**EXERCISE OBJECTIVE**
Write out the stretch of the Mac OS X Lion notes below, from "The new iCal" through "really saying something.", keeping every word the same.

**EXCERPT TO READ**
UPDATE (07-23-2011): Now that Mac OS X Lion is out, I've written an up-to-date article with my thoughts on the final version of Spaces/Mission Control.
Last week, I downloaded the first Mac OS X Lion Developer Preview. In this post, I've shared some things I liked, some things I disliked, and some things I just thought were interesting. This is by no means a complete list of everything that's changed in Mac OS X Lion. It's merely a summary of what I have to say about it after having used it for a week.
I apologize in advance for not including any screenshots, but I'm sure if you Google it, you'll find plenty of examples of what I'm talking about.
The Dashboard is now a Space. Instead of the Dashboard being it's own app, it's now integrated into Spaces. They made it it's own Space right before Space #1 (more on Spaces below). Sometimes, when you combine two apps into one, it can turn out not so good, but I think this is a good change. I don't use the Dashboard very much right now, but I could see myself using it more now that it's integrated into Spaces, which is a tool that I use quite a bit.
You can apply Finder view options to sub-folders. When you open up the "Show View Options" window in the Finder (either by right-clicking or by using the "gear" menu), there's a new option called "Apply to sub-folders." Previously, you could only apply view options to one folder or set default options for all folders.
Version control is built-in to seemingly every document-based application. This is a feature that I probably won't use very much, because I use things like Dropbox and Git for all my version control needs. However, I could see it being very useful especially because it's built-in to the apps and not a separate system.
The new iCal UI is very nice. I used iCal as my primary calendar program at work, and I already really like it. So saying that I like the new interface better is really saying something.

**RECORD EXTRACTS**
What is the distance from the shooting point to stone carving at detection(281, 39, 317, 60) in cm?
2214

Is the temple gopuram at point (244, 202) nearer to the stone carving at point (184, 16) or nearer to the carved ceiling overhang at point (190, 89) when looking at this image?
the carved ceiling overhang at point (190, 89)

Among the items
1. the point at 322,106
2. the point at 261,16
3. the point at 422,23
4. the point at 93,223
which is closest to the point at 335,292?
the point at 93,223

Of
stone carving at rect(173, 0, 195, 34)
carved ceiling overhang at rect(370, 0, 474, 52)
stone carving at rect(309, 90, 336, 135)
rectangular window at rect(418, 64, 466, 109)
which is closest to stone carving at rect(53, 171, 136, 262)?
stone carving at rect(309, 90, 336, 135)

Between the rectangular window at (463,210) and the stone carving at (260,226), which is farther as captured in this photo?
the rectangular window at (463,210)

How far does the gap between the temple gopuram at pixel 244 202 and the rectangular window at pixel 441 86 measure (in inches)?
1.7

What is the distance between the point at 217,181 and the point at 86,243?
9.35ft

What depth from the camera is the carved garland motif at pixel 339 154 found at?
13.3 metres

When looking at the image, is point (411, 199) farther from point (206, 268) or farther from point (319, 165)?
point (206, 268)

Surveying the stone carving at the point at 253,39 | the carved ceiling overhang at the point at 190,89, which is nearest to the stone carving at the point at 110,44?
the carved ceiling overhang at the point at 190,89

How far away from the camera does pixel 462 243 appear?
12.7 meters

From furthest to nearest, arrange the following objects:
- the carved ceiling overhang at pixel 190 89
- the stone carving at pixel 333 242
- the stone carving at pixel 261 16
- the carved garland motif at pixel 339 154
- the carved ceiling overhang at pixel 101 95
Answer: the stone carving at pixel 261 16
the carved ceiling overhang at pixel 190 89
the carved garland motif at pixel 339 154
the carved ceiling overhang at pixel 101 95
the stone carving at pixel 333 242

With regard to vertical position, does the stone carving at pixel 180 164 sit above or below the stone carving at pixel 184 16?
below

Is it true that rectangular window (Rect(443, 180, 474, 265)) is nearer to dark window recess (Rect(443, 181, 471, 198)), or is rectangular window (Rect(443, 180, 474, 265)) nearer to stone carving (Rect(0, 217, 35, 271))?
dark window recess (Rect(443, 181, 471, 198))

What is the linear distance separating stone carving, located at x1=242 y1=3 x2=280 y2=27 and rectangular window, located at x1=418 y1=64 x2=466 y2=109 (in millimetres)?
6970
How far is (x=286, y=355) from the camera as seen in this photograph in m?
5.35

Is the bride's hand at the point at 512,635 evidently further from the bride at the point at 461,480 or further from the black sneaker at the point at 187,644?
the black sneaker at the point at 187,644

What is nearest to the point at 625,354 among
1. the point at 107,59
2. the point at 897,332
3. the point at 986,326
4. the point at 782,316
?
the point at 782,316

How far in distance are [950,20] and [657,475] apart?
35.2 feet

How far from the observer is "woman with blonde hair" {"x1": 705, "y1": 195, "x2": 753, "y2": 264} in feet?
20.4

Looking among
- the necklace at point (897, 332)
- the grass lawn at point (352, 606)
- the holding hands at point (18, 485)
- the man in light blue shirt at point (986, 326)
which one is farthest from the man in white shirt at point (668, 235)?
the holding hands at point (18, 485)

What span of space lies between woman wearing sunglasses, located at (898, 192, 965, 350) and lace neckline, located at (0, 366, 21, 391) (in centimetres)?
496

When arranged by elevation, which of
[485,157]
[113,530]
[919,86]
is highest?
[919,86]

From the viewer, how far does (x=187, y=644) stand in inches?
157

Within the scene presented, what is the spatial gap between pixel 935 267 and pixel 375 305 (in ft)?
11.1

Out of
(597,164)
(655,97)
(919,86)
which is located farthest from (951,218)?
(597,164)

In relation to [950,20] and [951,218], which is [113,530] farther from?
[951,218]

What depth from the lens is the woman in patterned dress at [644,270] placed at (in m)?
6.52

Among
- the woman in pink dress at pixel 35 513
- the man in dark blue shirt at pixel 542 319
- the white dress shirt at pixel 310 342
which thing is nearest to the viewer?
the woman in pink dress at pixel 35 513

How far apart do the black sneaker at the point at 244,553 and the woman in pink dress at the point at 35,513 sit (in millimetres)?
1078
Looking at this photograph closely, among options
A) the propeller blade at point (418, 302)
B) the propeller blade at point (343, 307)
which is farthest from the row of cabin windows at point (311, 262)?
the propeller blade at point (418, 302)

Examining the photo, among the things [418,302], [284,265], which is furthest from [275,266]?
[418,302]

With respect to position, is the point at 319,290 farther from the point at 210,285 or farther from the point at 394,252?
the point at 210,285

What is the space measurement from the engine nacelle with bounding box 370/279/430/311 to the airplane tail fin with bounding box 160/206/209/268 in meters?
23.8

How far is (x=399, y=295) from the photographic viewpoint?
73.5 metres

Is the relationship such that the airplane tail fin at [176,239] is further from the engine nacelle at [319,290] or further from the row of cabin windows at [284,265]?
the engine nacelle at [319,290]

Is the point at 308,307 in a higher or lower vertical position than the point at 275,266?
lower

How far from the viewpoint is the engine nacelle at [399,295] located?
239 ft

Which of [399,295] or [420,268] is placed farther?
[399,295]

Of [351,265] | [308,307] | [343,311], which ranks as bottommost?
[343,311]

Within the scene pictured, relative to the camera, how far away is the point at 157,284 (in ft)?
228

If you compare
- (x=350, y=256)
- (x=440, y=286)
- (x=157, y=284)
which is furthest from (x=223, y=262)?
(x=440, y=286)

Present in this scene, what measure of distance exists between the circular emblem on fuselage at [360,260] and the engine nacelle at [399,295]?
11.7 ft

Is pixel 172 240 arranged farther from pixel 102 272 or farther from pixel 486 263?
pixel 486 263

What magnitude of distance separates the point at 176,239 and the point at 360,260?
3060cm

**EXERCISE RESPONSE**
The new iCal UI is very nice. I used iCal as my primary calendar program at work, and I already really like it. So saying that I like the new interface better is really saying something.